24. Wangari Maathai Dates: April 1, 1940 - September 25, 2011

Known for: Founder of the Green Belt movement in Kenya, Wangari Maathai was the first woman in central or eastern Africa to earn a Ph.D., and the first woman head of a university department in Kenya. She was also the first African woman to win the Nobel Peace Prize.

25. Barbara McClintock Dates: June 16, 1902 - September 2, 1992

Known for: Geneticist Barbara McClintock won the 1983 Nobel Prize in medicine or physiology for her discovery of transposable genes.

26. Florence Nightingale Dates: May 12, 1820 - August 13, 1910

Known for: Florence Nightingale is remembered as the founder of modern nursing, as a trained profession. Her work in the Crimean War established medical precedent for sanitary conditions in wartime hospitals. She also invented the pie chart.

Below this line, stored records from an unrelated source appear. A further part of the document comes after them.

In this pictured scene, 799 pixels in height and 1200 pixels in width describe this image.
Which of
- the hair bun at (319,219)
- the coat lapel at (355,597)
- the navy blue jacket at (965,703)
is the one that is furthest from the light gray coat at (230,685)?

27. Antonia Novello Dates: August 23, 1944 -

Known for: Successor to the controversial C. Everett Koop as United States Surgeon General, Antonia Novello was the first Hispanic and the first woman to hold that position. As a physician and medical professor she focused on pediatrics and child health.

28. Ellen Swallow Richards Dates: December 3, 1842 ? March 30, 1911

Known for: Ellen Swallow Richards was the first woman in the United States to be accepted at a scientific school. A chemist, she's credited with founding the discipline of home economics.

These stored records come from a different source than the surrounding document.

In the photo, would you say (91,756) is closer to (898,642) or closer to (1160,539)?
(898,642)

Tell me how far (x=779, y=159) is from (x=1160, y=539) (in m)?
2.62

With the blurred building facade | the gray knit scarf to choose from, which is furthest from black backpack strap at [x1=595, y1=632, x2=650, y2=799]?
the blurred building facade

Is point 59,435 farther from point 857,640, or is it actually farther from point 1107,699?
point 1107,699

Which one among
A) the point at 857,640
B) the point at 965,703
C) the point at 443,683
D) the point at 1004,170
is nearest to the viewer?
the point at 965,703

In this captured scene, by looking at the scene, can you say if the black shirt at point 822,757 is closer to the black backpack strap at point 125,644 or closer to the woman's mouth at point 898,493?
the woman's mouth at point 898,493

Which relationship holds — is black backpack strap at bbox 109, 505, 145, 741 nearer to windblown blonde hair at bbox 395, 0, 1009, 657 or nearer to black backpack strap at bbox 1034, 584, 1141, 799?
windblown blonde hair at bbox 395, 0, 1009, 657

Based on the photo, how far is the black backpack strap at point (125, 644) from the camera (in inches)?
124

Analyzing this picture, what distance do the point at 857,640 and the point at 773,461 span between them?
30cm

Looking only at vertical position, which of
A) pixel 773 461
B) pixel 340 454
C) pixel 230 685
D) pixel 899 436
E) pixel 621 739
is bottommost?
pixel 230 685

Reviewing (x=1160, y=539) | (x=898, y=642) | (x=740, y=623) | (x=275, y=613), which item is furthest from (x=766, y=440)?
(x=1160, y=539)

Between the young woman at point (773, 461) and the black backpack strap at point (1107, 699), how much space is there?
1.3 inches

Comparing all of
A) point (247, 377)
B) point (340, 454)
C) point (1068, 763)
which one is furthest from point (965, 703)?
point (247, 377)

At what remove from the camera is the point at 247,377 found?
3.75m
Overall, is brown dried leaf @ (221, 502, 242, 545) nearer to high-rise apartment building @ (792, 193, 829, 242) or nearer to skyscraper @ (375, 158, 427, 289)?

29. Sally Ride Dates: May 26, 1951 -

Known for: Sally Ride was the first American woman in space.

30. Florence Sabin Dates: November 9, 1871 - October 3, 1953

Known for: Called the "first lady of American science," Florence Sabin studied the lymphatic and immune systems. She was the first female to hold a full professorship at Johns Hopkins School of Medicine, where she had begun studying in 1896. She advocated for women's rights and higher education.

31. Lydia Villa-Komaroff Dates: August 7, 1947 -

Known for: A molecular biologist whose work with recombinant DNA contributed to developing insulin from bacteria. She researched or taught at Harvard, the University of Massachusetts and Northwestern. She was only the third Mexican American to be awarded a science Ph.D. and has won many awards and recognition for her achievements.

32. Chien-Shiung Wu

Courtesy Library of Congress

Dates: May 29, 1912 - February 16, 1997

Known for: China-born physicist Chien-Shiung Wu worked with Dr. Tsung Dao Lee and Dr. Ning Yang at Columbia University. She experimentally disproved the "parity principle" in nuclear physics, and when Lee and Yang won the Nobel Prize in 1957 for this work, they credited her work as being key to the discovery. Chien-Shiung Wu worked on the atomic bomb for the United States during World War II at Columbia's Division of War Research, and taught university level physics.

33. Rosalyn Yalow Dates: July 19, 1921 -

Known for: Rosalyn Yalow developed a technique called radioimmunoassay (RIA) which allows researchers and technicians to measure biological substances. She shared the 1977 Nobel Prize in physiology or medicine with her co-workers on this discovery.